There is also a shift to the inbound model to be a more targeted outbound model. Marketers are going to be consciously spending more time and energy to find the right people.
The other shift I’m seeing is toward data-driven content which means marketers are making decisions based on data. The focus is no longer about time on site or bounce rate — it’s about what actually drives revenue. As marketers, we’ve been spending way too much time and resources on vanity metrics rather than true revenue generating tactics. It’s kind of like taking the sales funnel and flipping it on to its head. Rather than starting with tactics and then creating goals, we now need to start with the target in mind.
There is a lot of talk about digital artificial intelligence – how do you feel it will change the way brands communicate with their prospects and consumers.
Artificial intelligence and machine learning (the age of BOTS) is just beginning and marketers really need to learn how to work with these systems.
Some organizations and publications are experimenting with these systems by using narrative science – software that transforms data into narrative. Now, rather than manually analyzing or manipulating data, software systems can intelligently interpret and communicate insights automatically. The accuracy of these systems is quite amazing.
Machines are going to augment the way we do things and marketers need to be aware and prepared for the shift. This shift will require us to ask, how do we change in order to be better at what we do?
What is the role of creating experiences in the world of content marketing?
I dislike the word content marketing – isn’t it really just marketing? There’s been a customer revolution that started in the early 2000s when mobility allowed us to be more vocal around brands. It provided many more choices for people and a need for brands to create experiences instead of just content. This means personalizing the web experience for someone like designing content, a whitepaper, etc., to speak directly to a target.
It’s time to put ourselves in our prospects shoes. Everyone is different and everyone has his or her own experience. It really doesn’t matter who you are (marketer, sales professional, CEO, etc.), because the only thing that is relevant is the experience a customer is having with your brand.
Can you suggest a few key technology modifications marketers can make to change consumer behavior?

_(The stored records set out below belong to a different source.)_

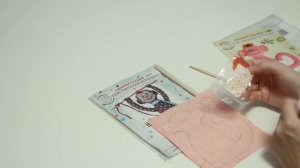 Набор для изготовления текстильной игрушки "Обезьянчик с карманчиком", "Мистер Манки",ТМ "Цветница"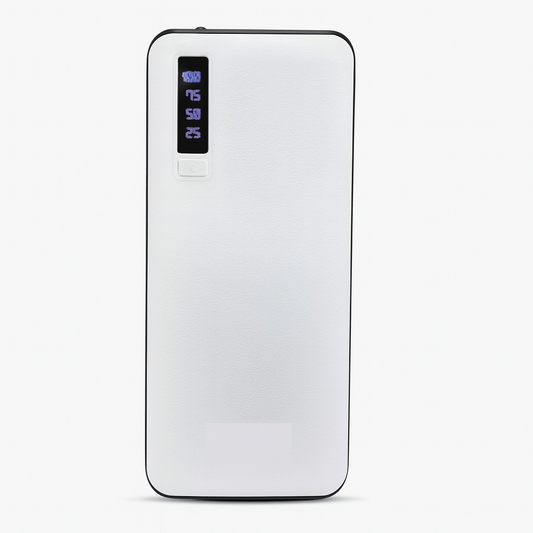Fast Power Bank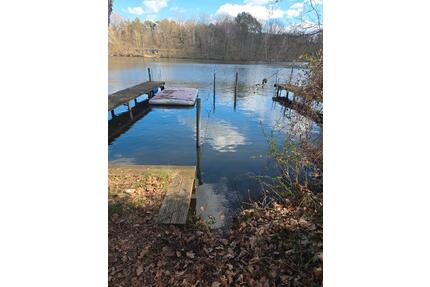 Grundstück mit WasserzugangStegbau Lankensee Zernsdorf - Königs Wusterhausen Kablow
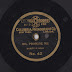 Columbia Phonograph Company record labels for the year of 1902. A year
of big changes in the labels and the company itself..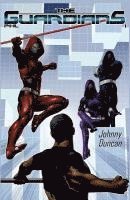 Johnny Duncan - The Guardians Vol. 1 (PHL), Häftad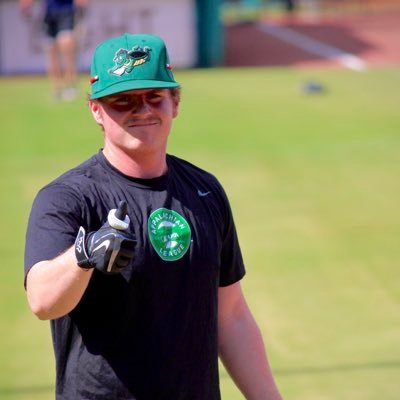 Roger Williams University Assistant Baseball Coach- Catching - Roanoke College Alum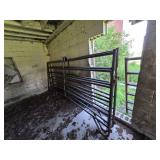 gate corral sections lot of 3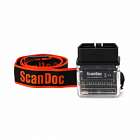 ScanDoc Compact NEW - мультимарочный сканер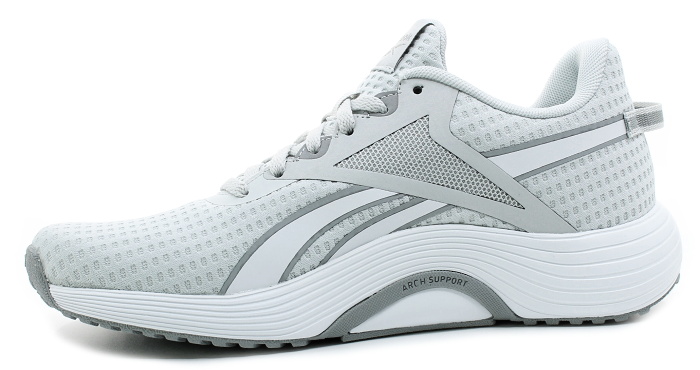 Reebok lite plus 3 25758 grey, dámská sportovní obuv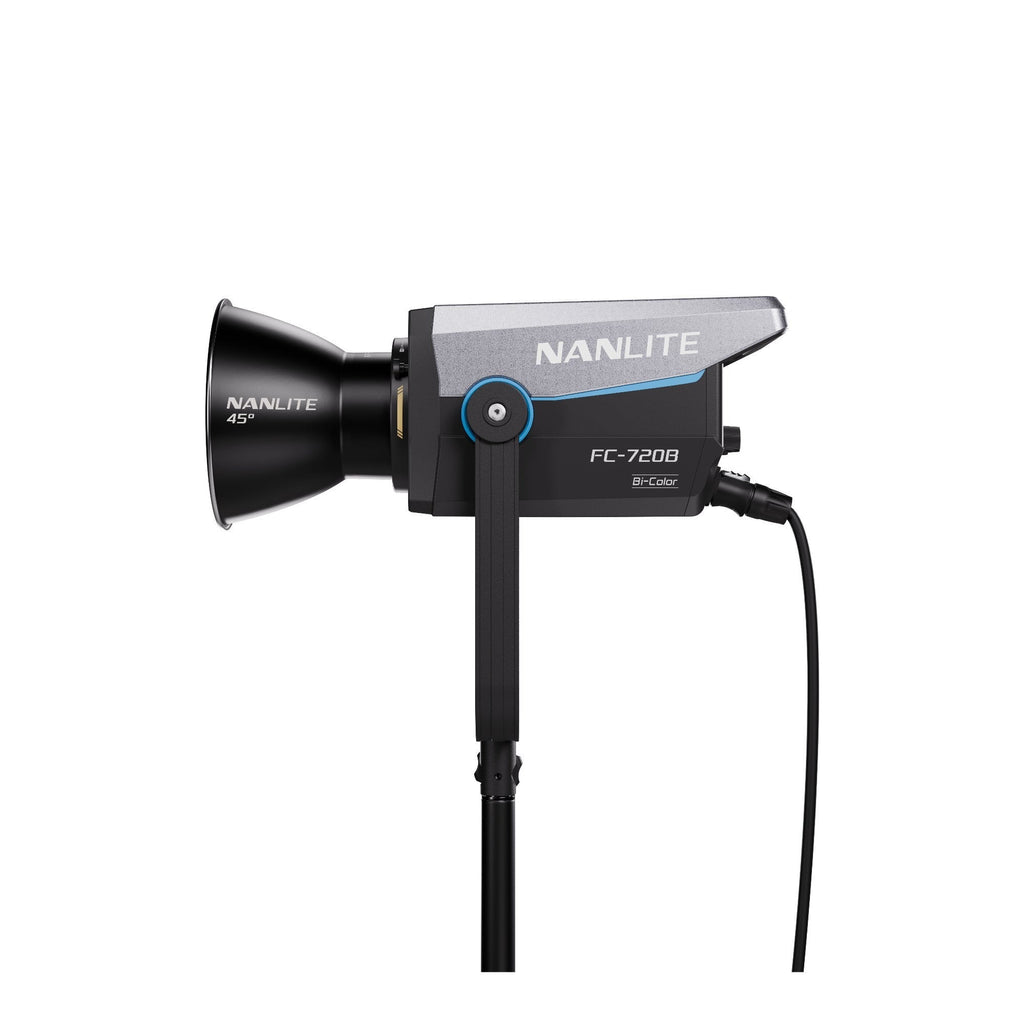 Nanlite FC-720B LED Bi-color Spot Light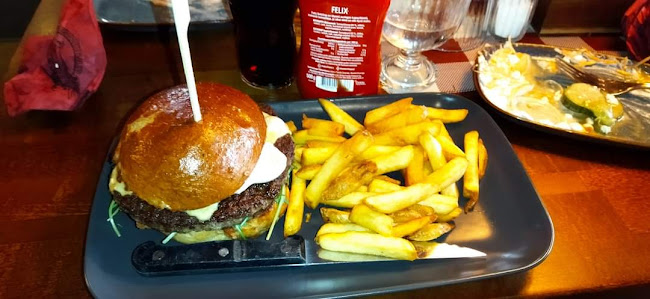 Kettu ja Kana - Heinola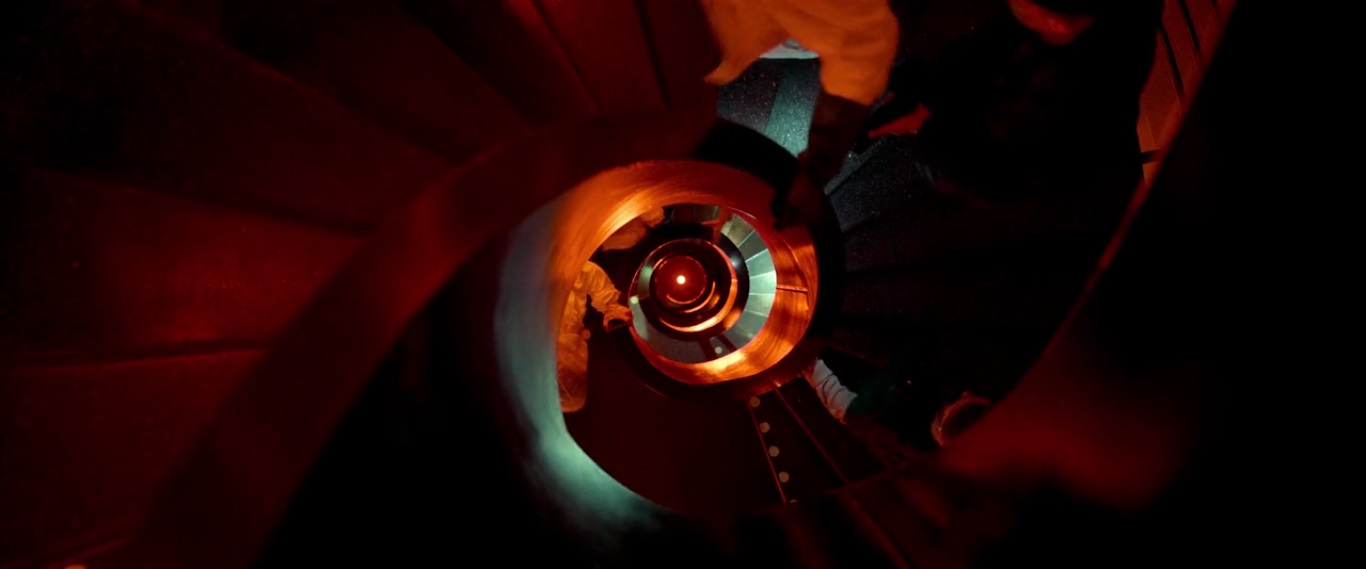 Not really a solid story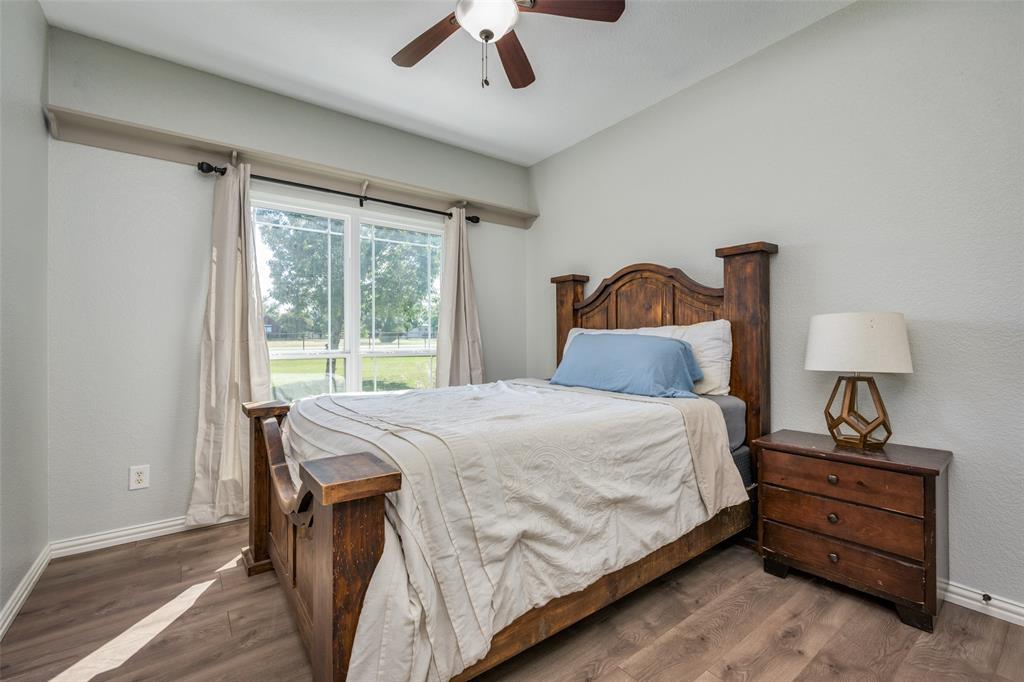 Creek View Add Ph III - Residential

There are certain processes that if not already in place, marketers should consider implementing. It’s important to have a system in place that allows you to track customer behaviors, like HubSpot, Marketo, etc. In addition, as humans we are not perfect, so it is also important to have a process in place to ensure data is entered correctly across functions.
We must start using numbers to not just keep score, but to drive better actions. For example, if an AdWords campaign is driving a sales cycle that is longer than a direct mail campaign that has a better conversion – then you should be using direct mail. However, most marketers can’t tell you what is really working, and this is a perfect example of why it is imperative that we start using data to drive decisions.
What is the #1 takeaway you hope attendees walk away with from your session at Experience Inbound?
Tactics aren’t as important as the experience a customer has with your brand and the data collected. It’s common to do a lot of tactical stuff and hope it supports our goals, but in actuality, it should be done in the opposite way. We need to know why things are or are not working. I hate to say this bluntly, but if you’re a marketer that doesn’t do this, you’re not going to have a job when machines can do this for us. It’s about finding the fine balance between creativity and data.
Have you ever been to Wisconsin? What are you looking forward to most?
I’ve spent some time in Wisconsin because a colleague of mine has a cheese factory called Lake Country Dairy, in Turtle Lake, Wis. I’m definitely looking forward to the cheese!